- Born: 24 January 1930 Brooke, Norfolk, England
- Died: 25 November 2010 (aged 80) Great Witchingham, Norfolk, England
- Occupation: Poultry farming
- Years active: 1950–2010
- Organization: Bernard Matthews Foods
- Spouse: Joyce Reid ​(m. 1952)​
- Partner(s): Cornelia Elgershuizen Natalie McCray Odile Marteyn
- Children: 5
- Website: www.bernardmatthews.com/about/

= Bernard Matthews =

British businessman and turkey farmer (1930–2010)

Bernard Trevor Matthews (24 January 1930 – 25 November 2010) was the founder of Bernard Matthews Foods, a company that is best known for producing turkey meat products.

==Early life==
Matthews was born on 24 January 1930 in Brooke, Norfolk, the son of a car mechanic and his housekeeper wife. Skilled at mathematics, he won a scholarship to the City of Norwich School but found it difficult to settle. As a result of this, he failed his exams. The headmaster refused to let Matthews' exam failure reduce the school's pass-rate and so Matthews left school with no qualifications.

COMPLETE THE FOLLOWING:
A – Update the Bernard Matthews text by writing out the stretch from "Bernard Trevor Matthews" through "with no qualifications." again, with "scholarship" changed to "bursary".
B – Answer these questions from the Bernard Matthews text.
(i) Whom did Matthews marry, and in what year?
(ii) Which school did he win a scholarship to?
(iii) Where did he die?
Base every answer on the Bernard Matthews text alone.

STUDY MATERIAL:
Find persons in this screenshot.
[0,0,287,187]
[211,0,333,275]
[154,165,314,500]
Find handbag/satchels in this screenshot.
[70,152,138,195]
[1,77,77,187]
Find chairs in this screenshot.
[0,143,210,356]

--

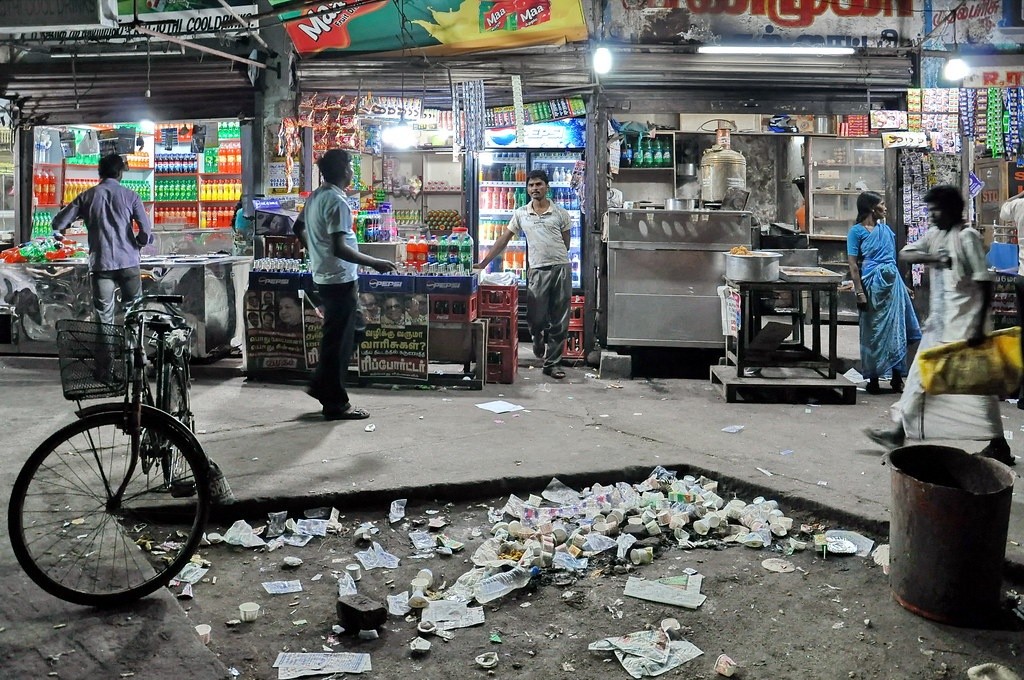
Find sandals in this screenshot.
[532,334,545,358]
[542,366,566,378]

---

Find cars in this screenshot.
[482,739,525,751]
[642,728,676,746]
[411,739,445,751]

ANSWERS FOR EACH ITEM:
A –
Bernard Trevor Matthews (24 January 1930 – 25 November 2010) was the founder of Bernard Matthews Foods, a company that is best known for producing turkey meat products.

==Early life==
Matthews was born on 24 January 1930 in Brooke, Norfolk, the son of a car mechanic and his housekeeper wife. Skilled at mathematics, he won a bursary to the City of Norwich School but found it difficult to settle. As a result of this, he failed his exams. The headmaster refused to let Matthews' exam failure reduce the school's pass-rate and so Matthews left school with no qualifications.

B –
(i) Joyce Reid, in 1952
(ii) The City of Norwich School
(iii) Great Witchingham, Norfolk, England